Directive -
Can you return, unchanged, the rows from the line with "How far from the image's" up to and including the line with "18 millimetres"?

Data records -
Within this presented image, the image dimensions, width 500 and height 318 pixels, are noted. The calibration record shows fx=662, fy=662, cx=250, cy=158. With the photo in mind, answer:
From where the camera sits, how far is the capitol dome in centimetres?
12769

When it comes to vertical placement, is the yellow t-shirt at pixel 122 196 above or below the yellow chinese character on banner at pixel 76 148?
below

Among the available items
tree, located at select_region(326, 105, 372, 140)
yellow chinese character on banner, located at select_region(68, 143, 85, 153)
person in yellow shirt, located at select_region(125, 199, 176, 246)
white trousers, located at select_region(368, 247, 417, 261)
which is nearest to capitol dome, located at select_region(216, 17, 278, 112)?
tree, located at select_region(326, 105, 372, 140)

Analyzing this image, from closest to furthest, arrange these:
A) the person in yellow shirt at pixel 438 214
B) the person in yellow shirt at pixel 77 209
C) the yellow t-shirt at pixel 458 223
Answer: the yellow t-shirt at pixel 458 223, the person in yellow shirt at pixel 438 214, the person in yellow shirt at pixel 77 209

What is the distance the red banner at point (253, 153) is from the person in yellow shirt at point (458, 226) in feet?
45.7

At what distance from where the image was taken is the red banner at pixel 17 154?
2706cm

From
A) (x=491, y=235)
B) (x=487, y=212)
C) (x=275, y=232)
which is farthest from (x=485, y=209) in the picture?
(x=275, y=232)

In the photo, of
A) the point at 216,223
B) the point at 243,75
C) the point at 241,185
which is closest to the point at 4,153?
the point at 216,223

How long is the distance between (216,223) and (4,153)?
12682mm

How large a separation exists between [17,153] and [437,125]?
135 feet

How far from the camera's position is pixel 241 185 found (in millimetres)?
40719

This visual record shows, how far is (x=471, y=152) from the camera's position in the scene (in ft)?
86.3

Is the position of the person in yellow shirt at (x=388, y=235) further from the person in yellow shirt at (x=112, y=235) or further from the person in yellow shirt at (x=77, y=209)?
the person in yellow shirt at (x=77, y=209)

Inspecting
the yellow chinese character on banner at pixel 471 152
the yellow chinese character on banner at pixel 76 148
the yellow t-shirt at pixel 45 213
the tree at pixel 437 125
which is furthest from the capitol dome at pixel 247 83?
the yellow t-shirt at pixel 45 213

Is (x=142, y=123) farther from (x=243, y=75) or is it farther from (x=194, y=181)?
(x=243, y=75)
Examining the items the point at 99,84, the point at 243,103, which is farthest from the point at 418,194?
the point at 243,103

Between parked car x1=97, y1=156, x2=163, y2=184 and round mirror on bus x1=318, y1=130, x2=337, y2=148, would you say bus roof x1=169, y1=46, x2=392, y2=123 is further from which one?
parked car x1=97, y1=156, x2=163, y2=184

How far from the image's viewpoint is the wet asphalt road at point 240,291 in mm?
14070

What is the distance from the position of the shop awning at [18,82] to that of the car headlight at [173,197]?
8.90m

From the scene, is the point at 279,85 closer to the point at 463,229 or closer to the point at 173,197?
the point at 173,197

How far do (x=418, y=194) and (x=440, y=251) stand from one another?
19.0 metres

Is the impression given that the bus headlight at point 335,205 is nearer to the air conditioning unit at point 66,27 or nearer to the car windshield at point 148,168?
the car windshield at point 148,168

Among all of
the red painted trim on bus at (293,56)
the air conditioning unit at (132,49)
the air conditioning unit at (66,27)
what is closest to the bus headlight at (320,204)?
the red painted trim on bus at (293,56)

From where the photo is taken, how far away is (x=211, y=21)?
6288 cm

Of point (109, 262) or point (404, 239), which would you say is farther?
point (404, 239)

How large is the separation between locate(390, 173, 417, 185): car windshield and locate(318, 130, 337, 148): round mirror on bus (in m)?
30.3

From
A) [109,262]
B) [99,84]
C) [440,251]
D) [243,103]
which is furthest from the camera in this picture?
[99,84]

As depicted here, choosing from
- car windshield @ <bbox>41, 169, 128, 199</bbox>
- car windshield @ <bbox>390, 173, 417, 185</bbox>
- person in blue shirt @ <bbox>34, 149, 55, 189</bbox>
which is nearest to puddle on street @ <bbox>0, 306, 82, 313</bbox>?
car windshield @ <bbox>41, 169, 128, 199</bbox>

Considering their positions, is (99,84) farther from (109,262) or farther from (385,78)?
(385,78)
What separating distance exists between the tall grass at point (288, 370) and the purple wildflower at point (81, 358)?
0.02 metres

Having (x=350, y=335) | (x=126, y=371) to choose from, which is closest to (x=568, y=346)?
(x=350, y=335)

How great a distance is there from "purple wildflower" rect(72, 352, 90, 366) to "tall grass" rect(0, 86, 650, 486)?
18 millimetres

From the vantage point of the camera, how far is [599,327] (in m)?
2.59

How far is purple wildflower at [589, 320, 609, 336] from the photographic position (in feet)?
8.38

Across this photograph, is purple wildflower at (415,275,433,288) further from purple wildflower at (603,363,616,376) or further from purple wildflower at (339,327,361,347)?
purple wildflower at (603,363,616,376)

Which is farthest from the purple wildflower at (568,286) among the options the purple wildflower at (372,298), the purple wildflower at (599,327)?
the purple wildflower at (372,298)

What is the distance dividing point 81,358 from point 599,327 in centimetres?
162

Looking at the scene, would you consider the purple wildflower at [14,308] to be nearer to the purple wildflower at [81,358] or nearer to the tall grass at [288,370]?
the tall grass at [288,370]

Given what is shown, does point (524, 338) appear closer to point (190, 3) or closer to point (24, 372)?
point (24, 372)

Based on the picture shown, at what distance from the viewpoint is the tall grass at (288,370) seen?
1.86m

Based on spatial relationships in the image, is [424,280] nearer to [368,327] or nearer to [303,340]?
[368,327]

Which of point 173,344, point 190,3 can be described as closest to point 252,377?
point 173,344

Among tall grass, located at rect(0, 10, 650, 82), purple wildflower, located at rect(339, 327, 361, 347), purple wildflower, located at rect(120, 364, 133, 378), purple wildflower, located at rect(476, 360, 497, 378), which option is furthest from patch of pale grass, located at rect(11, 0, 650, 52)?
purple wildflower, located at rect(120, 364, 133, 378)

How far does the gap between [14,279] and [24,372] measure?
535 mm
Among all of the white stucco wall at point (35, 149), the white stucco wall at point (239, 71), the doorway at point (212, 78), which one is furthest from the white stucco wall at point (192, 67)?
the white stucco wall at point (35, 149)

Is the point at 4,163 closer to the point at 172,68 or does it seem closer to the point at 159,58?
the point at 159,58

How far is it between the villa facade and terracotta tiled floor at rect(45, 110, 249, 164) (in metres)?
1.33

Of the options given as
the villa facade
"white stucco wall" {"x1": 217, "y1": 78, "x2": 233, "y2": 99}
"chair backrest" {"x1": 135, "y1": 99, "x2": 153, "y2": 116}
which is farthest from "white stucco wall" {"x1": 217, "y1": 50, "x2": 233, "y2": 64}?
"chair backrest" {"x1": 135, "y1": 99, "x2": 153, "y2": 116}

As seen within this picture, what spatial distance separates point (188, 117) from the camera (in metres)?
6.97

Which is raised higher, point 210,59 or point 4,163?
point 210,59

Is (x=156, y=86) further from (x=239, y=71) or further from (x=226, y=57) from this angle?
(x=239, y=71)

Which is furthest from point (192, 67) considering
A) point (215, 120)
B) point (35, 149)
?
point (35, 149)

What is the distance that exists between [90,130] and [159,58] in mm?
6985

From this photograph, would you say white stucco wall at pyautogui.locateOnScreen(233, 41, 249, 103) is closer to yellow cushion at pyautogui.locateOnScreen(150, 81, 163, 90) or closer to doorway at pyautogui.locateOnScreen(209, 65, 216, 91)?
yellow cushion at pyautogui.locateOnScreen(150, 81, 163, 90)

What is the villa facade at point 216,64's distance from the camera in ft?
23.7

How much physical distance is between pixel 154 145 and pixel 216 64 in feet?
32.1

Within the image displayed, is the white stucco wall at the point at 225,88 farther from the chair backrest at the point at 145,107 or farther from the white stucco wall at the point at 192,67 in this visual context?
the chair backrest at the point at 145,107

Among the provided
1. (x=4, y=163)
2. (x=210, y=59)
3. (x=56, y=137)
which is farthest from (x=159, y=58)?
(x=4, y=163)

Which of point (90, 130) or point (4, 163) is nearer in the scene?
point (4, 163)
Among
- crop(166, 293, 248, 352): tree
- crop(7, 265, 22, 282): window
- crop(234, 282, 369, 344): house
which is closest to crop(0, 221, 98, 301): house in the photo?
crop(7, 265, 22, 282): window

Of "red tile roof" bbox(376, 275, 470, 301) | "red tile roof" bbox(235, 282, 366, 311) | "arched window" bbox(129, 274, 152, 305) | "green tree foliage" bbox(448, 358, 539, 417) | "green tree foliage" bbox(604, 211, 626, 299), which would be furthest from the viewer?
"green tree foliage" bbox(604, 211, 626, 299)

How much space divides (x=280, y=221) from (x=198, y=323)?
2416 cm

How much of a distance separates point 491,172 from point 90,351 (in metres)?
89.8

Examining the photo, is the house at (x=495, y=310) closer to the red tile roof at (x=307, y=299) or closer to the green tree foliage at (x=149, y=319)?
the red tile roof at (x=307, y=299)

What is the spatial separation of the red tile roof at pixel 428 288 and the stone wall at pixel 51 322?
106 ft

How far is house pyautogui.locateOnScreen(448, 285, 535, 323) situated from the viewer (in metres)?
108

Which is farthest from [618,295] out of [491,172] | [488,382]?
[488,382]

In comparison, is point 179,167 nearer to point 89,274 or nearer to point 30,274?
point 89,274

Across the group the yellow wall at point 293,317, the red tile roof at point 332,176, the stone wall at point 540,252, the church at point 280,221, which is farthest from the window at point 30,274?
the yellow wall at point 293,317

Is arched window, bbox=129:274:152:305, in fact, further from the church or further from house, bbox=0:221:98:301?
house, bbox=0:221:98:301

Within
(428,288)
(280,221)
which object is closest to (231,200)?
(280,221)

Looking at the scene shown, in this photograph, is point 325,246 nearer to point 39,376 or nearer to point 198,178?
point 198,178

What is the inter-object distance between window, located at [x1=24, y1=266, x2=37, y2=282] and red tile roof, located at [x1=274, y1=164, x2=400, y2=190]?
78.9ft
* * *
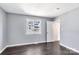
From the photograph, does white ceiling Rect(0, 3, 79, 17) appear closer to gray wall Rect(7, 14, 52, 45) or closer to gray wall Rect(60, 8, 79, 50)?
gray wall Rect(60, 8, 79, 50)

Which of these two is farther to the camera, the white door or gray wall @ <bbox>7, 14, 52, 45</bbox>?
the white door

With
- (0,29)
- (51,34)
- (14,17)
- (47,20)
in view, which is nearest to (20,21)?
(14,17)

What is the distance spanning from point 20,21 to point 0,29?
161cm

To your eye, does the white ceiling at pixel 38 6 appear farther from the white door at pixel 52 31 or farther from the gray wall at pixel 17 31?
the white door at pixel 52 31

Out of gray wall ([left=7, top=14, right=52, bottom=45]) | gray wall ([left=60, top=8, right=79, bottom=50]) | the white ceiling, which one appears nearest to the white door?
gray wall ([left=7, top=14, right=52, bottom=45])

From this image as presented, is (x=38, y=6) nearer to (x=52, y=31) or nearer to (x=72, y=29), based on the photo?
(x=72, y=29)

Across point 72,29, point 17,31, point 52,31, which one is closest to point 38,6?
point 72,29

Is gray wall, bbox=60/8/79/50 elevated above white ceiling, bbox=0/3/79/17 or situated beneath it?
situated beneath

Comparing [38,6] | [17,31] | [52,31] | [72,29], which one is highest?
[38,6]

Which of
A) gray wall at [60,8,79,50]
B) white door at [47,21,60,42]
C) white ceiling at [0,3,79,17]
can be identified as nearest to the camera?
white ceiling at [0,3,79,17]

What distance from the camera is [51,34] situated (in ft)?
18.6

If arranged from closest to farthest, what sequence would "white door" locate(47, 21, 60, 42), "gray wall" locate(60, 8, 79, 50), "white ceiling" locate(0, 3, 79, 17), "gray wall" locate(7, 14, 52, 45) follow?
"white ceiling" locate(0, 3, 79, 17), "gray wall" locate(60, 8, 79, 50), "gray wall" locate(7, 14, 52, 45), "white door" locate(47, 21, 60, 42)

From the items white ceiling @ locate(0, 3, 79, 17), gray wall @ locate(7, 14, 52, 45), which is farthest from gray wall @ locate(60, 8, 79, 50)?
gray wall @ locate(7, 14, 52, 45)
...
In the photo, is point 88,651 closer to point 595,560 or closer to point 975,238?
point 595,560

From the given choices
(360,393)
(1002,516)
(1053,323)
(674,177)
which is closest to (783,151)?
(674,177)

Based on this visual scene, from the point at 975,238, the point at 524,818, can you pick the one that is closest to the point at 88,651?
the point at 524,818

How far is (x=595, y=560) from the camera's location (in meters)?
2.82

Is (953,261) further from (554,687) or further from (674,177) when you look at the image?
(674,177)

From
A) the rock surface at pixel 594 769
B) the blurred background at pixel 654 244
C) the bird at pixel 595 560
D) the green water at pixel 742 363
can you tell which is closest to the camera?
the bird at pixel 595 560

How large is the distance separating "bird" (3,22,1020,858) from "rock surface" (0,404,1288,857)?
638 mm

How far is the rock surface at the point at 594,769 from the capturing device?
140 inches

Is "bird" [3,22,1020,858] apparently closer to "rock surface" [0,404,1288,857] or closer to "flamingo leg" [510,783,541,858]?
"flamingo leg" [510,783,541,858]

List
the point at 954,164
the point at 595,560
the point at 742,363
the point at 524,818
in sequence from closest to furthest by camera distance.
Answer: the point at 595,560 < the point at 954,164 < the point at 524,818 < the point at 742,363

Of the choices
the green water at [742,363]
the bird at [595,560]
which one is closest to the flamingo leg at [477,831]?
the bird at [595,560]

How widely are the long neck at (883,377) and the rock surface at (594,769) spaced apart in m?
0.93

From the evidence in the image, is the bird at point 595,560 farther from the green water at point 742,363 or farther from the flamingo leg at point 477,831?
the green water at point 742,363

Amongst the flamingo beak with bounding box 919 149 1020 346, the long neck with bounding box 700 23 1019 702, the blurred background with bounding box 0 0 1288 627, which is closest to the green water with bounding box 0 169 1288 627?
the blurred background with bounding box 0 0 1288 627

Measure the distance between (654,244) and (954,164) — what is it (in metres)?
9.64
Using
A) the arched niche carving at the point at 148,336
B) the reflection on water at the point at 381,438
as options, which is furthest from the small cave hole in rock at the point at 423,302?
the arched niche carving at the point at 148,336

Solution for this task -
How far from the image's viewpoint is the wet asphalt road at point 240,291 in mm?
14070

What is the distance from the position of the shop awning at [18,82] to that of the car headlight at [173,197]?
8.90m

From the scene, is the point at 279,85 closer to the point at 463,229 or closer to the point at 173,197?
the point at 173,197

How far do (x=418, y=194) and (x=440, y=251) stand from one another?
19.0 metres

Is the impression given that the bus headlight at point 335,205 is nearer to the air conditioning unit at point 66,27 or nearer to the car windshield at point 148,168?
the car windshield at point 148,168

Among all of
the red painted trim on bus at (293,56)
the air conditioning unit at (132,49)
the air conditioning unit at (66,27)
what is closest to the bus headlight at (320,204)?
the red painted trim on bus at (293,56)

From where the photo is taken, how far away is (x=211, y=21)?
6288 cm

Of point (109, 262) or point (404, 239), which would you say is farther?
point (404, 239)

How large is the separation between locate(390, 173, 417, 185): car windshield and locate(318, 130, 337, 148): round mirror on bus (in m)?
30.3

From
A) [109,262]
B) [99,84]
C) [440,251]
D) [243,103]
which is furthest from the camera in this picture?
[99,84]

As depicted here, choosing from
- car windshield @ <bbox>41, 169, 128, 199</bbox>
- car windshield @ <bbox>390, 173, 417, 185</bbox>
- person in blue shirt @ <bbox>34, 149, 55, 189</bbox>
which is nearest to puddle on street @ <bbox>0, 306, 82, 313</bbox>?
car windshield @ <bbox>41, 169, 128, 199</bbox>

Considering their positions, is (99,84) farther from (109,262) or farther from (385,78)?
(385,78)
What separating distance exists between the tall grass at point (288, 370) and the purple wildflower at point (81, 358)?
0.02 metres

Having (x=350, y=335) | (x=126, y=371) to choose from, which is closest to (x=568, y=346)?
(x=350, y=335)

How great a distance is there from "purple wildflower" rect(72, 352, 90, 366) to "tall grass" rect(0, 86, 650, 486)?
18 millimetres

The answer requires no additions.